Tek liste ile gidilen kongreden daha güçlü çıkması beklenen Sadri Şener, beklentilerin çok altında bir yönetim yaparak taraftar nezdinde güçsüz çıkmıştır.
Teknik Direktör arayışında çizilen yol ve gösterilen hedef yanlışlığına bir de Bakan Faruk Özak ve Belediye ile kavgası eklenince güçsüzlük ve güvensizlik daha da artmıştır.
Bugün gelinen noktada Başkan Sadri Şener"in camia ve taraftar nezdinde Samet Aybaba isminden önceki gücü ve güveni azalmıştır.
Bu durum da, kombine ve ürün satışlarını, kulübü sahiplenme duygusunu direkt etkilemektedir.
Bundan sonra yapılması gereken Sadri Şener ve ekibinin güçsüzlük ve güvensizlik bulutlarını yok edip kamuoyu nezdinde güvenilirliklerini artırmaktır.
Çünkü, futbolcular güçsüz ve güvensiz yönetimlerin olduğu ortamlarda balık avlamayı çok severler!
Fatih Tekke konusu
Öncelikle şunu belirtmek isterim ki, kulüplerde taraftar istiyor diye transfer yapılmaz.

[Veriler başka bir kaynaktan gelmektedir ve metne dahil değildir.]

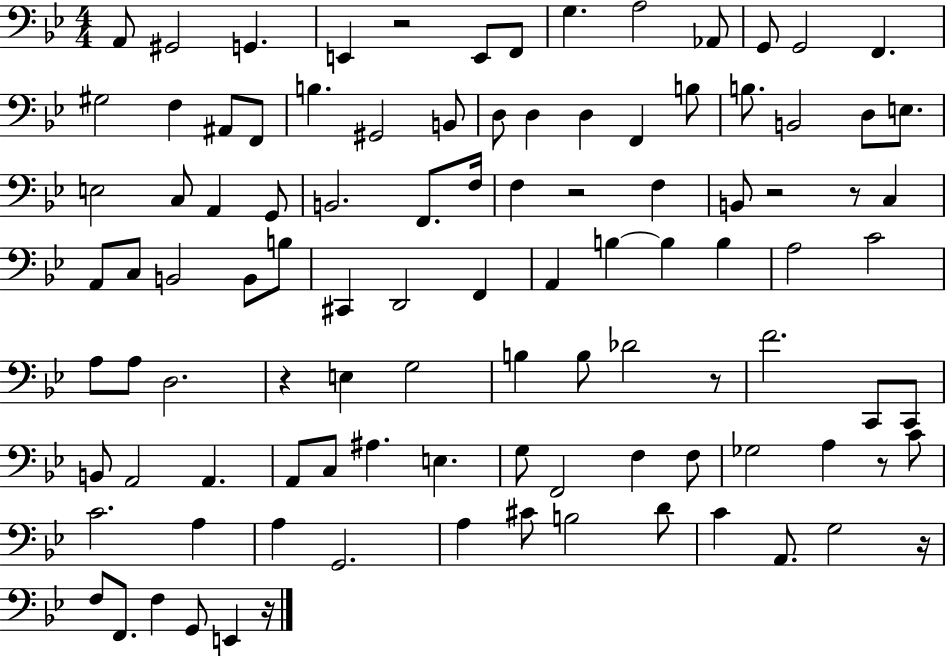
X:1
T:Untitled
M:4/4
L:1/4
K:Bb
A,,/2 ^G,,2 G,, E,, z2 E,,/2 F,,/2 G, A,2 _A,,/2 G,,/2 G,,2 F,, ^G,2 F, ^A,,/2 F,,/2 B, ^G,,2 B,,/2 D,/2 D, D, F,, B,/2 B,/2 B,,2 D,/2 E,/2 E,2 C,/2 A,, G,,/2 B,,2 F,,/2 F,/4 F, z2 F, B,,/2 z2 z/2 C, A,,/2 C,/2 B,,2 B,,/2 B,/2 ^C,, D,,2 F,, A,, B, B, B, A,2 C2 A,/2 A,/2 D,2 z E, G,2 B, B,/2 _D2 z/2 F2 C,,/2 C,,/2 B,,/2 A,,2 A,, A,,/2 C,/2 ^A, E, G,/2 F,,2 F, F,/2 _G,2 A, z/2 C/2 C2 A, A, G,,2 A, ^C/2 B,2 D/2 C A,,/2 G,2 z/4 F,/2 F,,/2 F, G,,/2 E,, z/4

Bunun için yönetimin Fatih Tekke konusunda şu ana kadar ki duruşunu doğru buluyorum.
Kaldı ki, 6 ay sonra serbest kalacak bir futbolcuya milyon dolar para vermek doğru bir karar olmasa gerek.
Fatih Tekke ile ilgili görüşlerim değişmiş değil. Trabzonspor"dan giden bir futbolcunun geri alınmasına prensip olarak karşı olmama rağmen, Fatih Tekke"nin Trabzonlu olmasından dolayı gelmesini isterim.

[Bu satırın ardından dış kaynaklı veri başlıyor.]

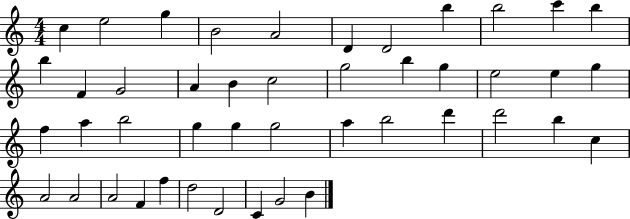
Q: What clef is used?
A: treble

Ama bu denli baskı sonucu gelmesi kendisine ve takıma faydadan çok zarar getireceği kanaatindeyim.
Bir aydan beri Fatih Tekke konusu öyle bir pişirilip yönetimin önüne kondu ki, bu saatten ve bu baskıdan sonra alsan bir dert, almasan bin dert..
Alsan, taraftar baskısına boyun eğme ve bir takımı kurtarıcı diye bir futbolcuya endeksleme gibi olumsuzluklarla karşılaşacaksın.
Almazsan, her puan kayıplarında tribünlerin Fatih Tekke tezahüratıyla karşılaşma durumuyla karşı karşıya kalıp yıpratılacaksın.
Yönetim olarak gel de çık işin içinden..
Kaptanlık konusu
Kaptan Hüseyin"in eksikliği hissedilmez. Ancak, Trabzonspor kendi öz evladı bir kaptanına bu muameleyi yapmakla diğer futbolculara kötü örnek olmuştur.
Ayrıca geçen sezonun yedek kaptanları Yattara ve Song varken Egemen"e bu görevin verilmesi, inşallah takım içerisinde sıkıntı yaratmaz.
Ünal Karaman Konusu
Ünal Karaman Trabzonlu olmayıp Trabzonspor"da en uzun süreli oynamış futbolculardan birisidir. En üst seviyede futbol oynayıp takım kaptanlığına yükselme başarısını göstermiştir.
Böyle bir futbolcu Trabzonspor"daki her göreve getirilebilir, hakkıdır da. Bu konuda Ünal"a da güveniyorum, yönetimin kararına da saygılıyım.
Ancak, sportif direktörlük gibi çok önemli bir konu daha önceden planlanıp görevlendirme yapılmalıydı.
Teknik Direktör ve yardımcılarını bulmuşsun, transferleri yapmışsın, izleme komiteni kurmuşsun, altyapıyı şekillendirmişsin, sonra da sportif direktör atıyorsun.
Buradaki zamanlama hatası ve yetki karmaşası İnşallah kulüp ve takım içindeki dengeleri olumsuz etkilemez.